In the days since Brockman resigned as President, Microsoft announced that they would hire Altman and Brockman to lead their “new advanced AI research team,” OpenAI’s largest investors called for Altman’s rehiring, and 700 out of 770 OpenAI employees threatened to “jump ship” to Microsoft without the reinstatement of Altman as CEO and the resignation of the entire board. In response to the harsh blowback, Sutskever posted an apology on X, saying he “never intended to harm OpenAI.”
The captivating Succession-esque story ended in OpenAI announcing that Sam Altman would become CEO again and a new board would be formed with only one remaining member from the old one, founder of Quora Adam D’Angelo.
The OpenAI story contains valuable business lessons and important questions we must consider:
When a board is too small and ideologically homogenous, chaos ensues. Most companies have a board consisting of 7 or 9 members with diverse viewpoints. These are the most popular setups because they’re not too big or small and are odd numbers that help balance out votes. At OpenAI, many founding board members resigned because of conflicts of interest and were not replaced, leaving behind a small and ineffective board. Why did Altman not replace the board when he had the chance?

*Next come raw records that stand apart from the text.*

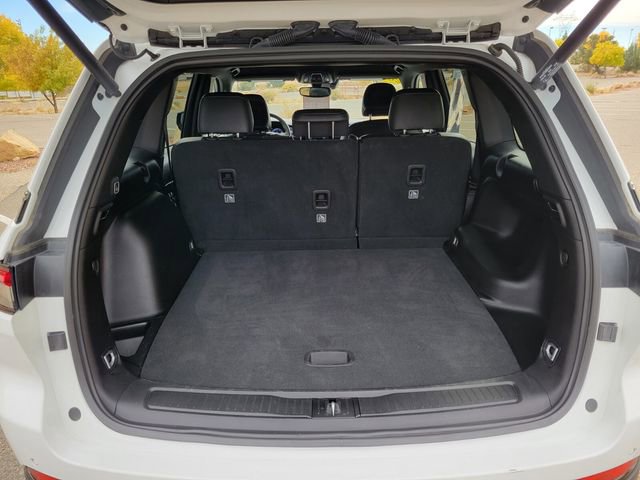 Used 2024 Jeep Grand Cherokee Altitude image 14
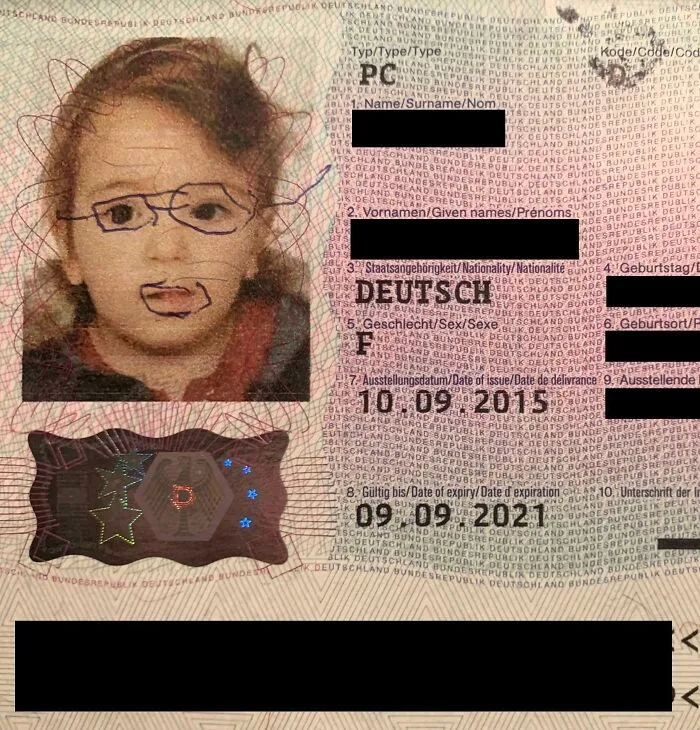 Mi hermana ha dibujado en su pasaporte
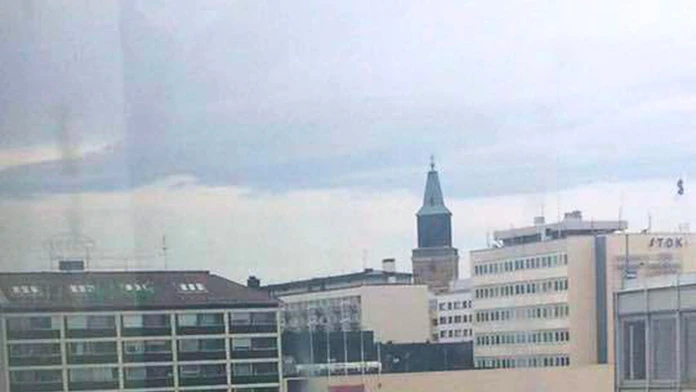 Pohľad na námestie v Turku, kde muž zaútočil nožom na ľudí.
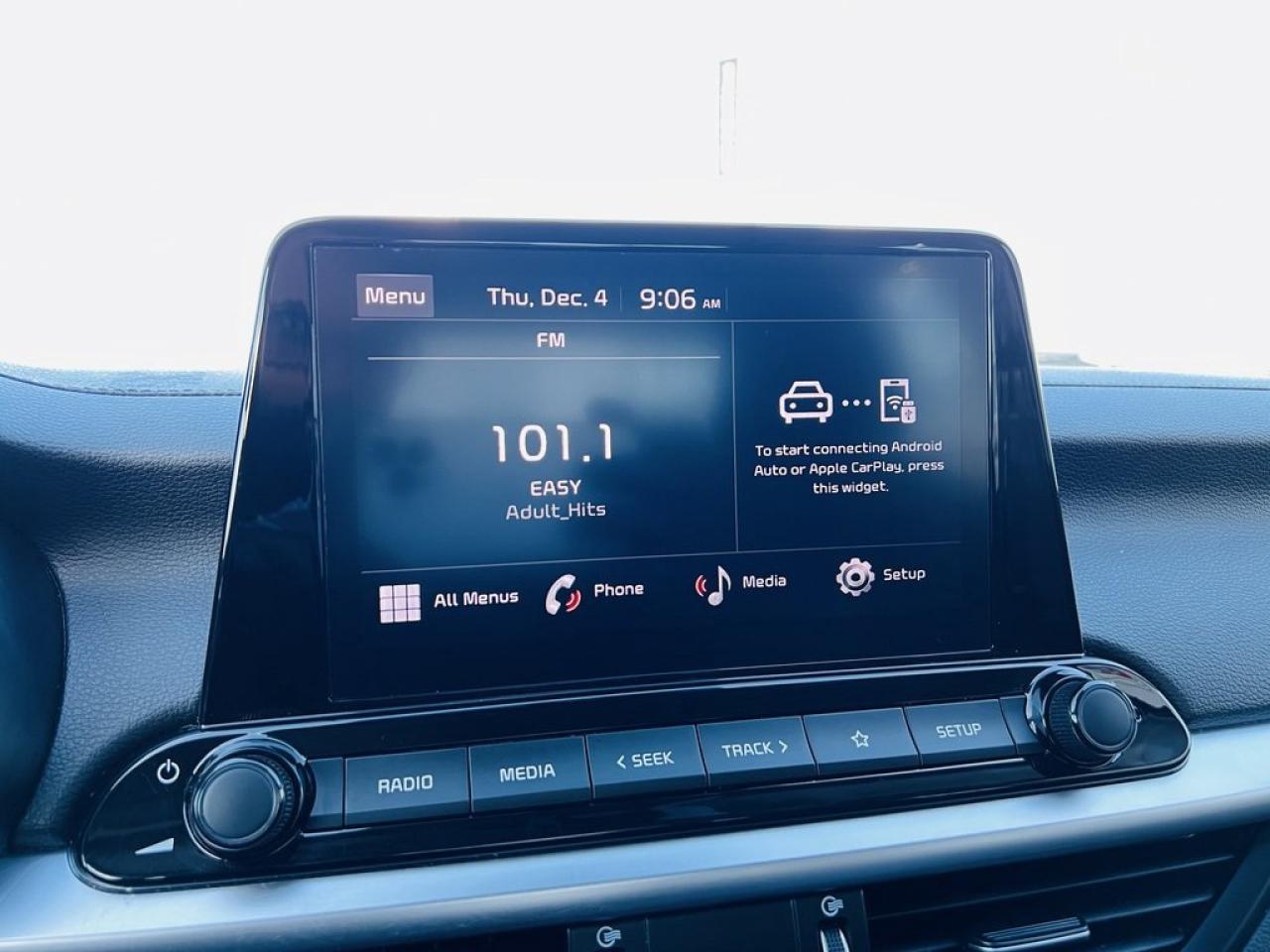 2023 Kia Forte EX Photo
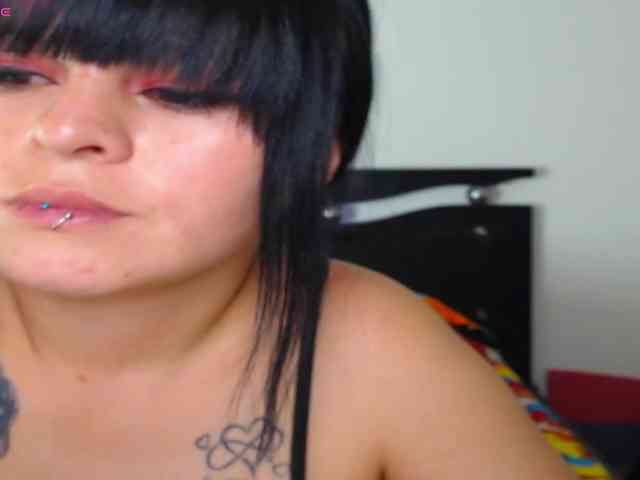 Valerydirty-dark webcam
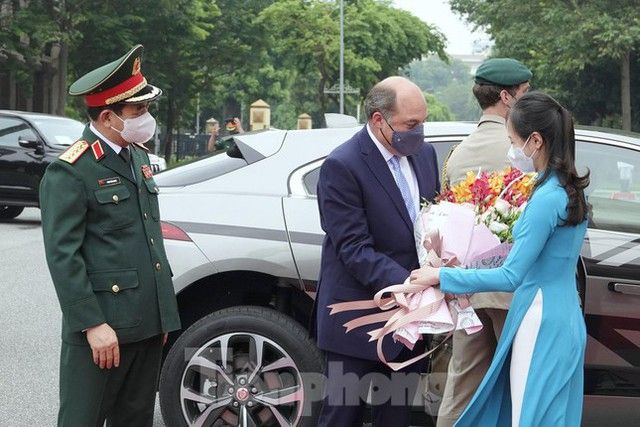 Một chiếc xe điện đặc biệt đã đưa Bộ trưởng Quốc phòng Anh tới gặp Đại tướng Phan Văn Giang - Ảnh 3.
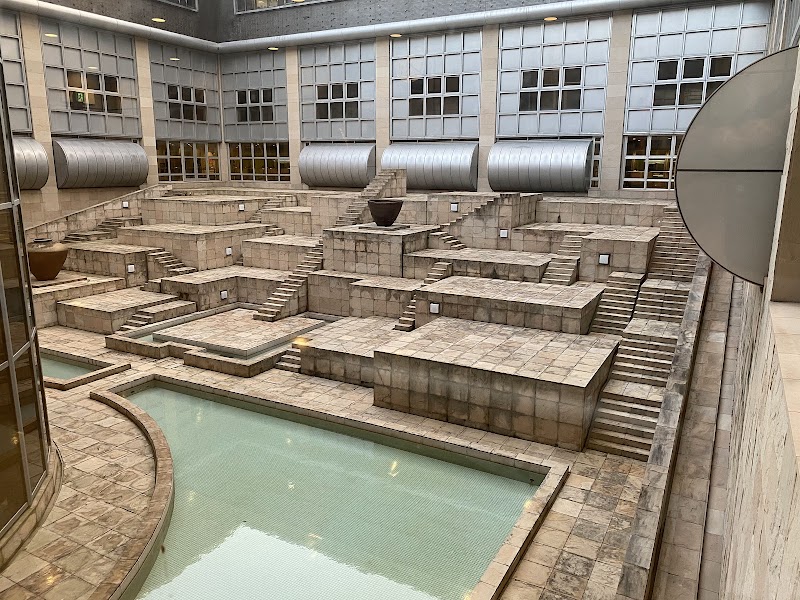 国立民族学博物館「みんぱく」 外観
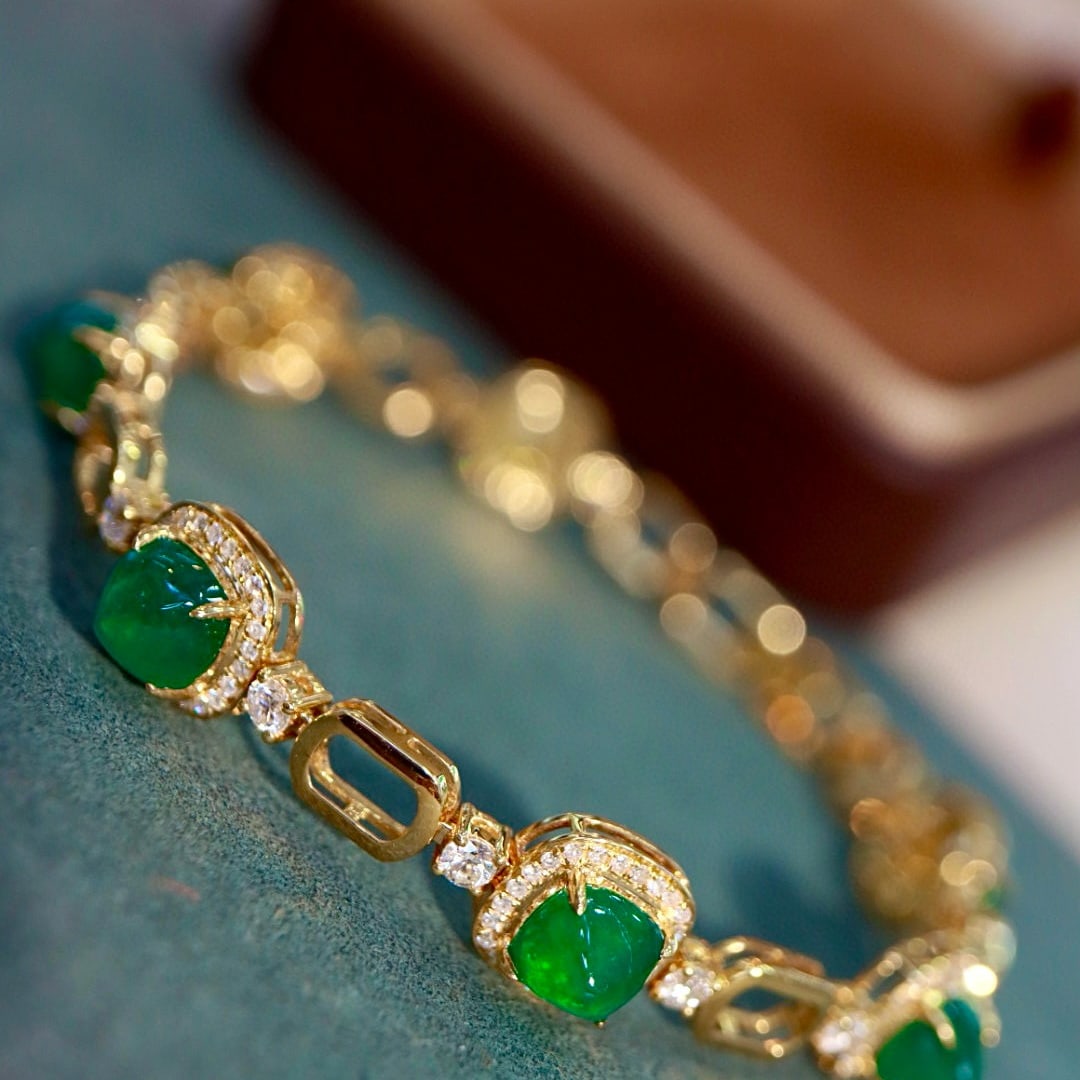 14k Gold 7.67 Ctw Vivid Green Natural Emerald & Diamond Bracelet - 7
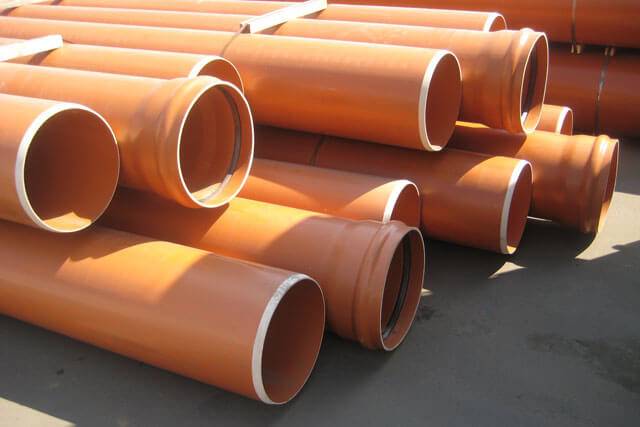 Conduites d'égout en PVC et en PEHD pour les eaux usées extérieures: types, caractéristiques, avantages et inconvénients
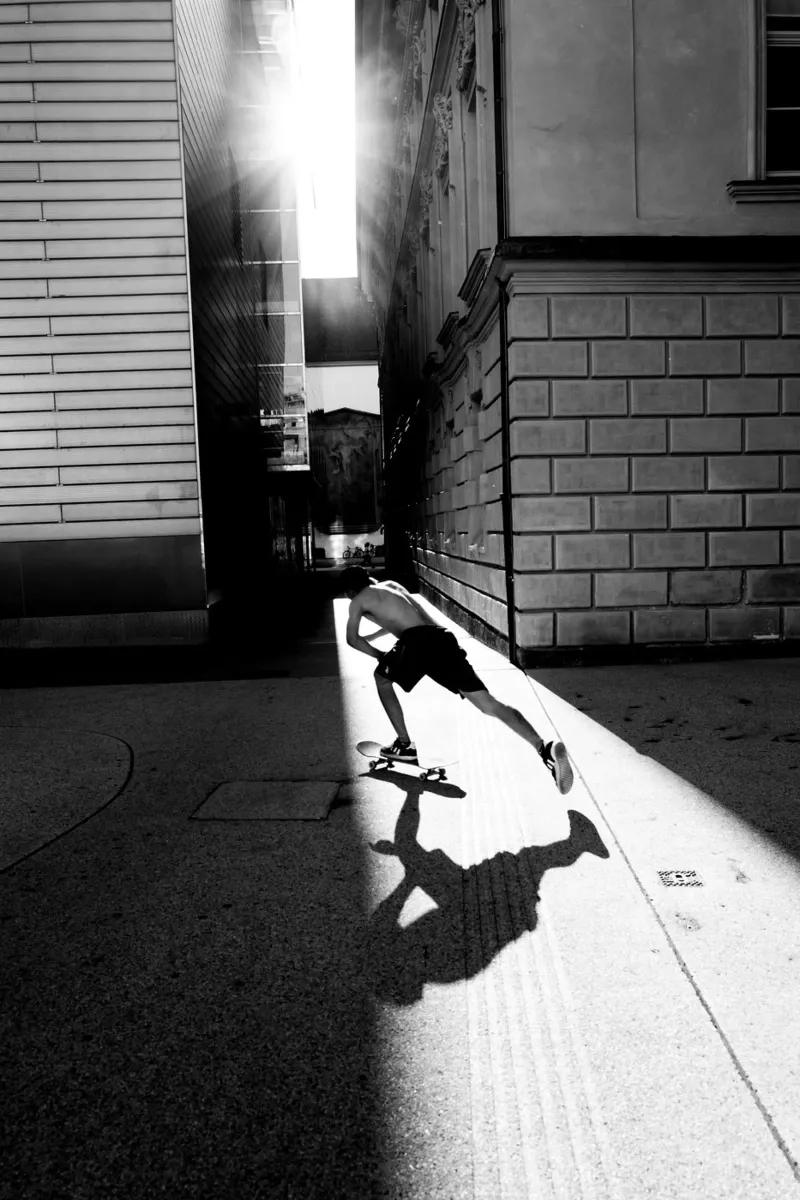 skater pellicola backlit da Jonas Klein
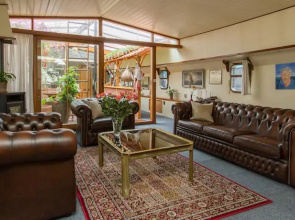 Captain's Place
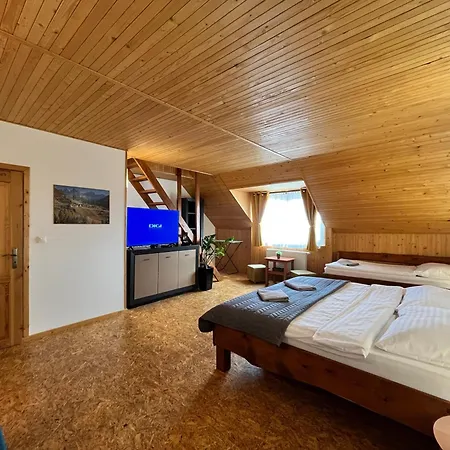 Ruzbasky - Comfort With Private Parking 3*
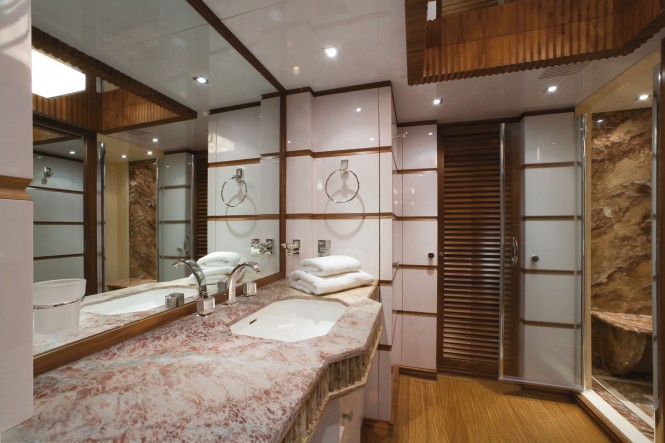 En-suite bathroom aboard Princess Iolanthe yacht - Photo courtesy of Mondo Marine En-suite bathroom aboard Princess Iolanthe yacht - Photo courtesy of Mondo Marine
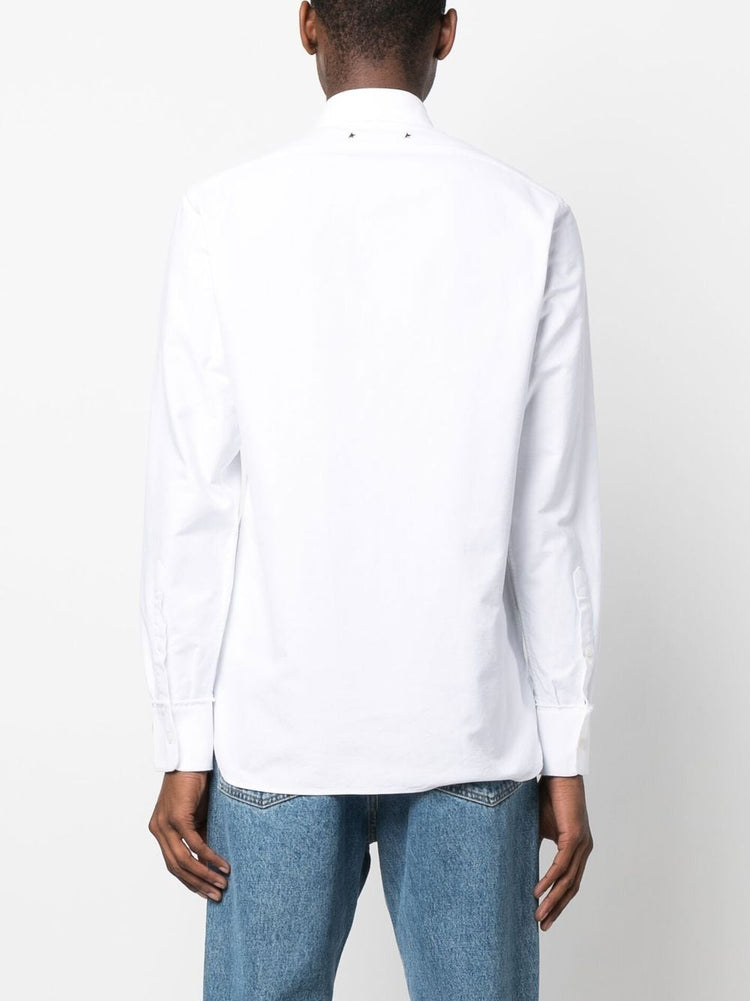 long-sleeves button-up shirt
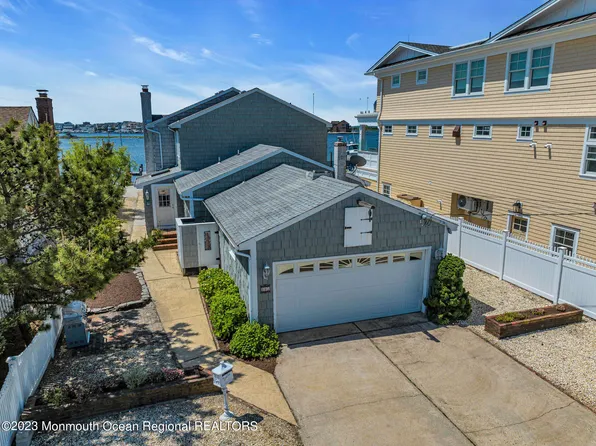 187 Pershing Boulevard, Lavallette, NJ 08735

Despite being one of its founders, Sam Altman had zero equity in OpenAI. As Valuetainment CEO Patrick Bet-David put it, “Who the hell in their right mind would think it’s a good idea to have the Founder and the CEO of the company not have any equity?” When the company turned for-profit in 2019, Altman did not take any equity in the firm because he wanted to stay consistent with the company’s “philanthropic mission.” However, not having equity means a flawed incentive structure for the CEO, who, in typical companies, is driven by financial incentives to make decisions in the firm’s best interests. Was Altman’s lack of equity a factor in his ability to disagree with the board’s vision?
Even though Microsoft made a sizable investment into OpenAI, they offered to take their leaders and 700 employees to start their own AI competitor. Was Microsoft really willing to take the $10 Billion loss on their investment in OpenAI for the chance to become the AI industry leader? The answer is likely yes. They’re worth over $2 Trillion, and the loss wouldn’t significantly impact them. The opportunity to become the dominating player in AI is potentially worth trillions more than the investment they would be forfeiting.
CEOs across Silicon Valley should take an example from Altman’s outstanding leadership, as demonstrated by his employees’ loyalty to him. Even in a company immersed in AI, human relationships ended up deciding who would lead the way.
The debate over how to handle the rapid advancement of artificial intelligence and its impact on humanity is far from over. In a speech given to NYU Stern undergraduate and MBA students in October, Microsoft Vice Chair and President Brad Smith stressed the need for tech companies and governments to cooperate on a plan to balance the innovative and beneficial aspects of AI with the potentially harmful effects it can cause for humanity.